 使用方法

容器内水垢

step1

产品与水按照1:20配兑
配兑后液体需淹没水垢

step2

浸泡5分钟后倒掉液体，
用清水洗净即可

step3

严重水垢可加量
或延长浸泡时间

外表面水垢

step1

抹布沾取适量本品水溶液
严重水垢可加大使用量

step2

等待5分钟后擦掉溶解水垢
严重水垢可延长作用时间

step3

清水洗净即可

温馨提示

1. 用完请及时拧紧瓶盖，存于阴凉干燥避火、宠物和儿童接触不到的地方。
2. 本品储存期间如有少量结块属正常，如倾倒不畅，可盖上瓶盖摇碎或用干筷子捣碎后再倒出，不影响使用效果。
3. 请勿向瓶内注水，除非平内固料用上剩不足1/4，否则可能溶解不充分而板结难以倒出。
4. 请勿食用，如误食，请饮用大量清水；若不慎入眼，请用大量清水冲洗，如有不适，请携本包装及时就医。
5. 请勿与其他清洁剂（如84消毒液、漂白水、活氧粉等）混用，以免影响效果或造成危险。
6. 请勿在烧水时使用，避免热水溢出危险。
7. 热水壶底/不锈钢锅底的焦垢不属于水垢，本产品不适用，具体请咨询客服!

---

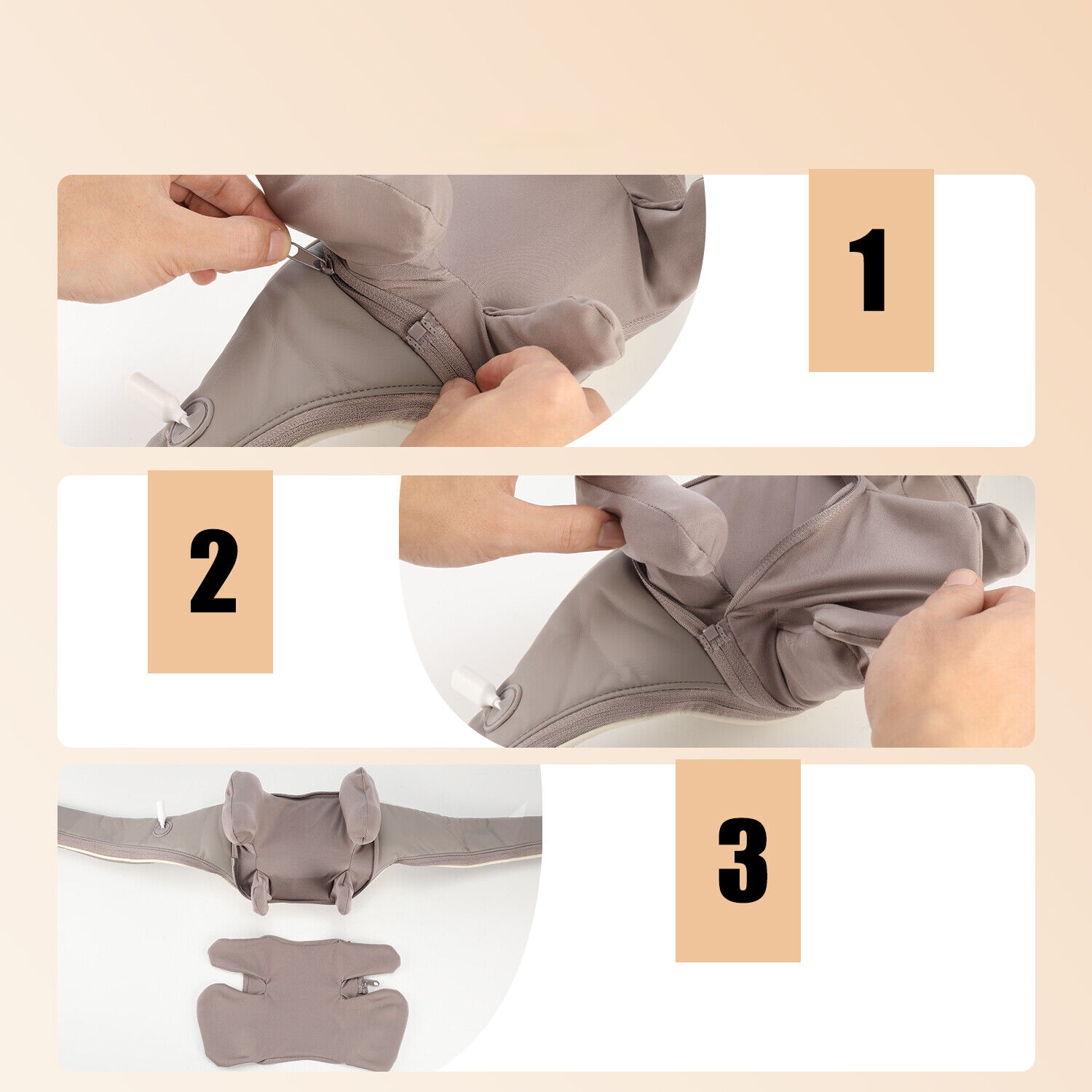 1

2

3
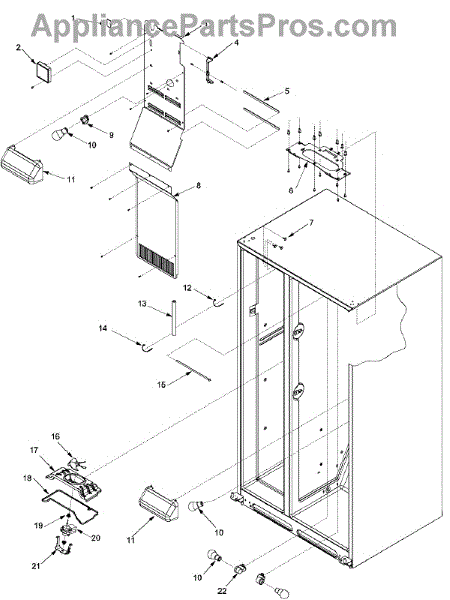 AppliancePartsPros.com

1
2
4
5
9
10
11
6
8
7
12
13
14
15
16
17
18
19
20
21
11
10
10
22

--

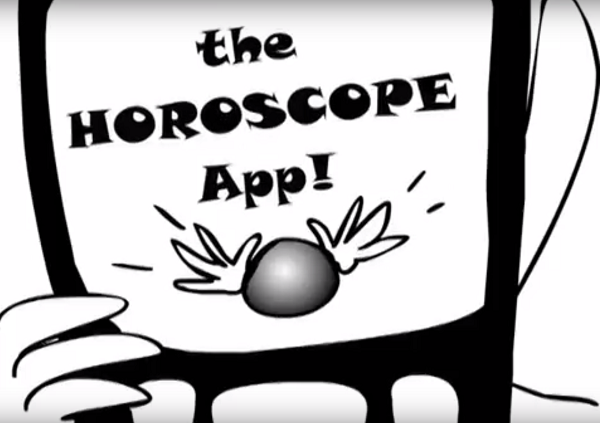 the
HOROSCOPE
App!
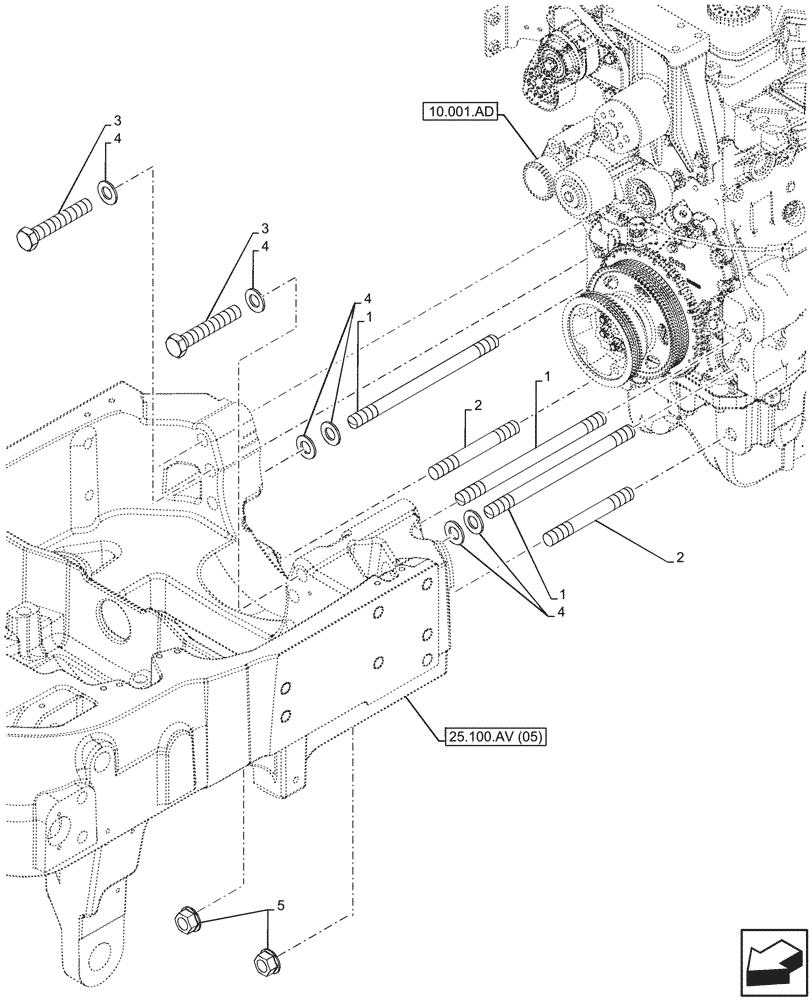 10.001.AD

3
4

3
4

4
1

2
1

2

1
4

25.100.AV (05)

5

**Work to be completed**
Scan the listing above for the line that has "1. 用完请及时拧紧瓶盖，存于阴凉干燥避火、宠物和儿童接触不到的地方。", then copy exactly from that line through the line that has "6. 请勿在烧水时使用，避免热水溢出危险。".

**Result of this task**
1. 用完请及时拧紧瓶盖，存于阴凉干燥避火、宠物和儿童接触不到的地方。
2. 本品储存期间如有少量结块属正常，如倾倒不畅，可盖上瓶盖摇碎或用干筷子捣碎后再倒出，不影响使用效果。
3. 请勿向瓶内注水，除非平内固料用上剩不足1/4，否则可能溶解不充分而板结难以倒出。
4. 请勿食用，如误食，请饮用大量清水；若不慎入眼，请用大量清水冲洗，如有不适，请携本包装及时就医。
5. 请勿与其他清洁剂（如84消毒液、漂白水、活氧粉等）混用，以免影响效果或造成危险。
6. 请勿在烧水时使用，避免热水溢出危险。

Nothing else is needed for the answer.